For one second, we were three cars abreast on the road,  and the mirrors missed hitting each other by millimeters, all at 50 mph. White knuckled. Radio Tour quickly says to watch out for a rider on the right with a flat, and there he is, a quick swerve to go around him.

This descent was a hang-on gnarly one. At the bottom, I asked Hamilton if he enjoyed it. He smiled and replied ‘oh yes’.

Always watch out for riders

Always watch out for riders

But the stage wasn’t over. Another climb and another fast descent to the finish.  More riders all over the road to watch out for, more cars darting everywhere, more of everything.
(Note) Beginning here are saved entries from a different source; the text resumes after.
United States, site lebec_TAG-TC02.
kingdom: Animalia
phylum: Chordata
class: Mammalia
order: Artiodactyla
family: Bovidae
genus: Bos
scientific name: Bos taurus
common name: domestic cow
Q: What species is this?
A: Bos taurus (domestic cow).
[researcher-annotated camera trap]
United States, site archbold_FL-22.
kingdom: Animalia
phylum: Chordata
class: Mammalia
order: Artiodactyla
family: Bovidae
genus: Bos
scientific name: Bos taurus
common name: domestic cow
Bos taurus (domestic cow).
We drive into Aptos for the finish, listening intently to race radio to know what is going on the front. Deviation to team parking 50 meters from the finish and then we hear the winner being called. Deception for the team staff not to hear their rider but the work is not over for the day. Riders have to be feed and massaged, bikes washed and fixed if needed, cars washed, because it all happens again tomorrow,

A few tips to remember about riding in team cars

  1. It may be difficult, if not impossible, to get a nature break as a female passenger, so intake must be rationed starting at least one hour before the race.
  2. It is recommended to bring some snacks for the mechanic who really controls how far forwards your seat is moved.
  3. If you get car sick, well don’t.
  4. The car is full of stuff, wheels, coolers with bottles, food bags, clothes, so think about what you’re bringing in. The space available is around your legs.